The letter which was supposedly written by Assistant Commissioner of Police, Warren Clarke, read as follows:
"Further to assessment of May 2018, I hereby record that the general serviceability of the Jamaica Constabulary Force pre-owned vehicles remains and the challenges of functionality, deployment, and maintenance are satisfactorily mitigated.
"The vehicles (primarily Axios) have been reassigned to support administrative functions or town/metropolitan tasks (for example, motor patrol in built-up areas) more suited for their specifications. Newly acquired all-terrain vehicles replaced vehicles with lower clearance and power levels at off-the-road, hilly/mountainous, and difficult terrain. Mechanical problems (for example, transmission, sensors, and variable parts) have been successfully strategies, considerably reducing the wishes previously highlighted.
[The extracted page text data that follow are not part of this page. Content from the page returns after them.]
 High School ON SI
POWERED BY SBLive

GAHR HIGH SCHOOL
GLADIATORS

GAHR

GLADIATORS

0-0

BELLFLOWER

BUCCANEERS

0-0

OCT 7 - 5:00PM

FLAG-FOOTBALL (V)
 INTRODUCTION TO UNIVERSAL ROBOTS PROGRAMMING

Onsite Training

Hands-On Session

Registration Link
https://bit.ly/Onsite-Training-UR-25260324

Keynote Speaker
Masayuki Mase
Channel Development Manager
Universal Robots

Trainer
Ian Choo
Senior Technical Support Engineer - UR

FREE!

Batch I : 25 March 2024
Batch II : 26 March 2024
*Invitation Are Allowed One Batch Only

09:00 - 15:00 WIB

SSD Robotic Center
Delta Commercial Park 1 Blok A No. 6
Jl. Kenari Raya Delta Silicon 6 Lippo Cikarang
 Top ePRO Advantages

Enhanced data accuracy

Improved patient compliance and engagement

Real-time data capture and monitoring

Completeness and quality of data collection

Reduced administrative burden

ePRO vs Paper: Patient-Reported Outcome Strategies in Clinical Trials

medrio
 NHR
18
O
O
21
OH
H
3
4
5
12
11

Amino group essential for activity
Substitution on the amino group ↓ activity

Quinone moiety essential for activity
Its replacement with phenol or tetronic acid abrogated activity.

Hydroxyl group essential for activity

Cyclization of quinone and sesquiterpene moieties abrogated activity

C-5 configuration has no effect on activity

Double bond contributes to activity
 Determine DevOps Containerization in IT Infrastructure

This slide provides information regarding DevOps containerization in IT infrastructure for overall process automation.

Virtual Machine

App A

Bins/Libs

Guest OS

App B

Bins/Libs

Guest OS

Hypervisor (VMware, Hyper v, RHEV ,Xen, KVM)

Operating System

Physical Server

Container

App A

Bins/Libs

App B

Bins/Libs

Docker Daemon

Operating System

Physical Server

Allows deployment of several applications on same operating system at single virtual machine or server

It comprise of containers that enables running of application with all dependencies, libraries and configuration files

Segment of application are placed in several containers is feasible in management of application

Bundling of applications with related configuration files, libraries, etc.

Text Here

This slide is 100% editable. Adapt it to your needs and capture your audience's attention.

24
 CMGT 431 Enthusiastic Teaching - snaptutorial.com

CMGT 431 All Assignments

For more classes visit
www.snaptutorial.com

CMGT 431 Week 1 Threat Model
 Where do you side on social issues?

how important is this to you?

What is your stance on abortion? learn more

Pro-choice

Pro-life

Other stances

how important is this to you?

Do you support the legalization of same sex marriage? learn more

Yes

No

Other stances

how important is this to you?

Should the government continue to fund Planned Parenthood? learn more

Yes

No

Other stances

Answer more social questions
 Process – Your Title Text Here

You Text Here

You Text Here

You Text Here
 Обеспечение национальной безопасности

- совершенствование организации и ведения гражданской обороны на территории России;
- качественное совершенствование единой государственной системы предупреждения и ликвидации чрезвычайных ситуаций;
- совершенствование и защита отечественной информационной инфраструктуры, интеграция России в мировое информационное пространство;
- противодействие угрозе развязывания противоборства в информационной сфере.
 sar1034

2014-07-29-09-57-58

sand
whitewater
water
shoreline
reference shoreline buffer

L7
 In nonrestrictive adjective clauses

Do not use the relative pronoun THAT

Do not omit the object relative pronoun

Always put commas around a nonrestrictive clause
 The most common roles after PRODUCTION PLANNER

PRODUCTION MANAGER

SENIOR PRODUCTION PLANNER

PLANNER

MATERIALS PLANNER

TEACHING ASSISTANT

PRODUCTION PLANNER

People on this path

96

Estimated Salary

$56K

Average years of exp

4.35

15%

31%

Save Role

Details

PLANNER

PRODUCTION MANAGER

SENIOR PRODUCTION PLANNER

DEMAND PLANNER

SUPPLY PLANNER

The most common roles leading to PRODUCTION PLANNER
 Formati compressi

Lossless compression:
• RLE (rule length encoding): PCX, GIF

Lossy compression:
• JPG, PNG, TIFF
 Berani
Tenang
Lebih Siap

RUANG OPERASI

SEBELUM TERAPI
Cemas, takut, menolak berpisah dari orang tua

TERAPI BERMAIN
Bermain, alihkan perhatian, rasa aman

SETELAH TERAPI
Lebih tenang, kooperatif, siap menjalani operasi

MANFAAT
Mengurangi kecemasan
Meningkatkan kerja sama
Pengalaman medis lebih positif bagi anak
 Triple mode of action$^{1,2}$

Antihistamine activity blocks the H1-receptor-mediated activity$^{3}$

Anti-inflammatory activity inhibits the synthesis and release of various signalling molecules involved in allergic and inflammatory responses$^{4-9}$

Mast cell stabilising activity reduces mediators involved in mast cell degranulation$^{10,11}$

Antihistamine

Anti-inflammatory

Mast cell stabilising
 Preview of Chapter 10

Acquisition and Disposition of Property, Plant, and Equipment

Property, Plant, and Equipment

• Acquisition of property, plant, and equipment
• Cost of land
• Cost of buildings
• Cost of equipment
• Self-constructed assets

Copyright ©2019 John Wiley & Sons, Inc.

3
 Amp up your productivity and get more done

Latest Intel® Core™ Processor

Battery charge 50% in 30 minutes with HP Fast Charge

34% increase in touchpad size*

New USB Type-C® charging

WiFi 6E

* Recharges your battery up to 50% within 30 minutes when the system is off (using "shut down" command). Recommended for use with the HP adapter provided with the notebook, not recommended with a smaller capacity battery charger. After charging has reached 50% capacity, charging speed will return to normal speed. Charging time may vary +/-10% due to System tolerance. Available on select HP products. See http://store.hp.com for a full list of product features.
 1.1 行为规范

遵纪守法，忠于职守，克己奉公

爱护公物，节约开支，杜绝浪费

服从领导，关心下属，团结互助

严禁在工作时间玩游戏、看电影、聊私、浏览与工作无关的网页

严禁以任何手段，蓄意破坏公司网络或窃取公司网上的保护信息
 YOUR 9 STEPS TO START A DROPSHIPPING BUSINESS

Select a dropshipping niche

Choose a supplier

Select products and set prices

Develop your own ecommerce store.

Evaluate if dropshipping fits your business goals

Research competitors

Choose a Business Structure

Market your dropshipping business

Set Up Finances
"The pre-owned vehicles of the JCF are now being fully incorporated into its fleet and have achieved optimal usefulness, a credit to policy support, leadership, and followership of this Force of Good," the letter concluded.
"It is regrettable, and the minister and the Cabinet that approved this policy decision have committed an act that is unforgivable," Jackson stated.
He asserted that the letter confirmed that the pre-owned vehicles were not suitable for police work.
To date, O’Brien’s has only delivered 66 of the 200 pre-owned vehicles it was contracted to provide and National Security Minister, Dr Horace Chang recently said the administration had discarded the used car policy for the JCF.